I go back to the sink and run my hands under the water and talk to Baby/the lawn.
-I’m worried though, I think the grass is dying, I see new yellow patches every day, little places where even the bugs stay away and I think it’s because I’m cutting the grass too much. Mary says I’m lazy but it’s not that, I’m not a lazy person, I just think that cutting grass is such a violent thing, you know? I feel like I’m wounding it.
-It’s grass though Frank, just let it grow.
-No. I know, it comes right back up, more like hair and I never worry about cutting hair, it’s just it stains me, the green grass stain and it gets onto my skin and it won’t come off and that’s when I feel it kind of seep into me and sense a deeper pain, the pain of never knowing your potential? You know. Like a little bonsai tree grows into it’s intended shape but remains a terribly small version of it’s potential self. I feel like the grass wants to know a limit, feel closer to the sky.
That’s it, right there and then, Baby is done. She sighs and says something I don’t get and walks right out of the room. I sort of smell her (shampoo, deodorant, general scent) as she leaves and forgive her whatever it is I’m feeling and turn back to the window. I’m getting impatient, talking didn’t help. Nothing will.

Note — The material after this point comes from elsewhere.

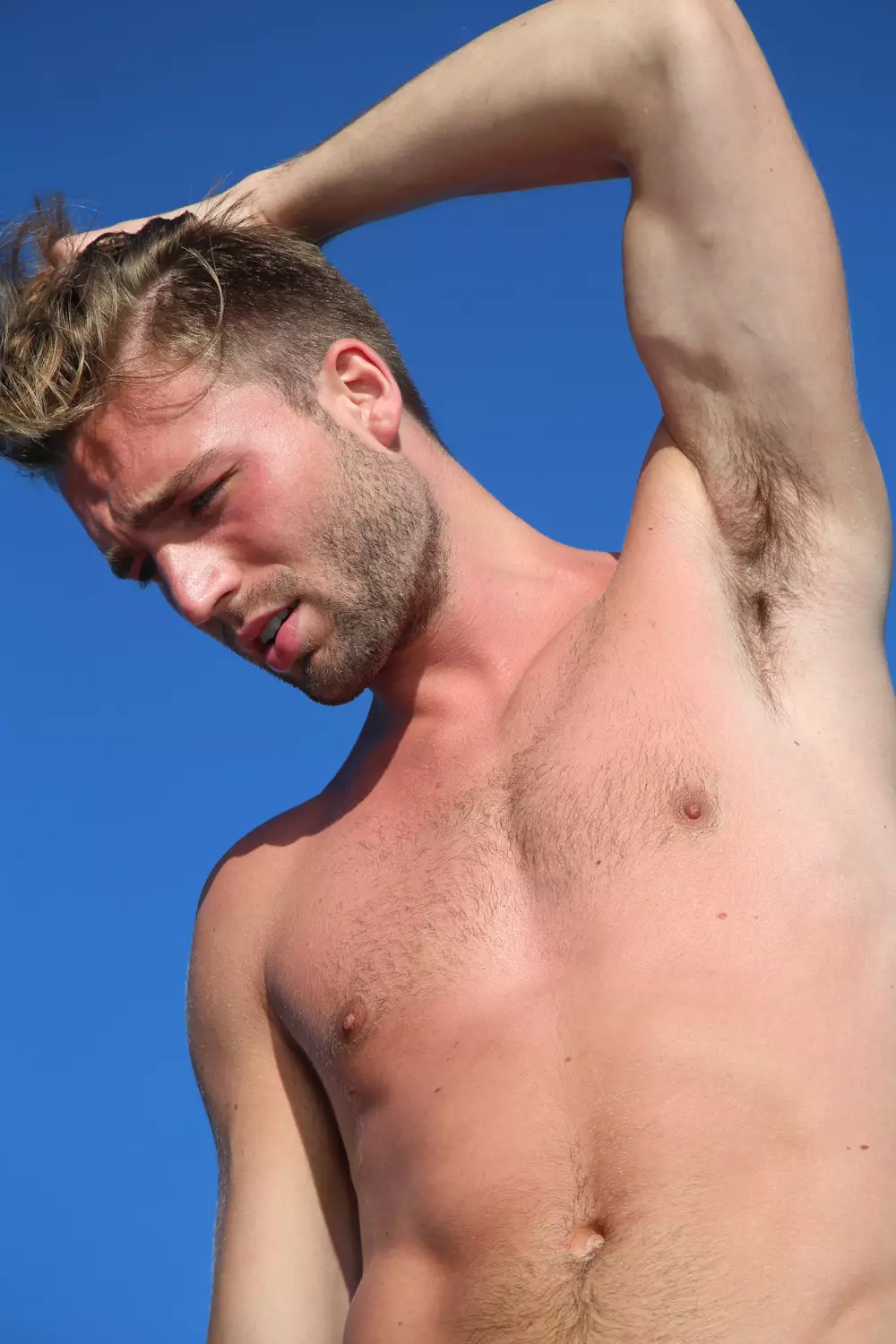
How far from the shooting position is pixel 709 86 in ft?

I go to the computer room and look at naked pictures of girls drawn by Japanese artists. They are neat and simple and shapely and I click through three or four hundred of those and then delete my browser history and delete my search terms and search 20-30 new sites to cover up the vacancy left by my deletion and I nearly re-search new anime girls after the 20-30 sites because my attention cycle has made a full loop. The fucking checking.
I could be here another three hours doing nothing for myself, to myself. Being inside.
But Mary will be home soon and if she doesn’t see a lawn that looks like the concept of ‘lawn’, she’ll frown at me, say nothing, but frown and hold inside her a sadness that I can’t really clean up. Mary’s sadness is like a collection, things remembered, held inside forever. My mistakes are a pollution.
I work my way outside, slow-go, my sister’s now baking herself and I smell the butter on her crust and think she can’t be hear much longer. She’s taken off half her clothes, Christ. Where do you get those bikinis? American Apparel? H&M? Bally? April 77? Clarks? Miu Miu? J.Crew? Ksubi? Forever 21? Chloe? DKNY? Urban Outfitters? Sears?
I have a little boner.
Fuck.
I pull the cord of the lawn mower three times and the motor hums. Blade motion shakes the machine and vibrates my hands, my cock, my brain tingles with fear and thunder.
My sister just showed up a month ago and Mary felt it best to keep her around. Those two are against me, playing some game.
I should have unplugged the sink and let the brown water drain. I’ll catch shit for that.
I roll the mower down the wooden ramp towards the lawn and feel the metal spinning inside.
Down.
My fucking sister tits up legs open, inviting in the unseen. I do a loop around the circumference of my mouth with my tongue, clockwise.
I’m not paying attention to the task at hand. I’m being sick again.
Sweat running down my face, grass slicing and I think of quitting right off the bat, running away but the path I cut is kind of nice, the feeling of smoothing over a surface is nice- calming like watching a zamboni, like adding cake frosting, like applying a soap to real dirt.
I’m done and sad and Mary arrives home. I brush the bits of dead off of me, applying silent prayers to every bit I see. I’m sorry, I’m sorry, I wish I could help.
I hate myself. But that’s like, redundant.
Mary tells me I’ve brought too much grass into the house on my clothes and orders me to shake it off and I do so and it’s humiliating. She points out several spots I’ve missed and she gives me a faint kiss, one where the motion is there but our skin doesn’t quite meet because in the gesture we were actually moving away from one another rather than toward.
Mary changes into her two-piece and joins Baby on the deck for a beer and some girl talk.
The sun is burning hot in the sky, making the shingles on the roof look wet. The sun is making my skin taste funny. I keep licking spots on myself and every time tastes different.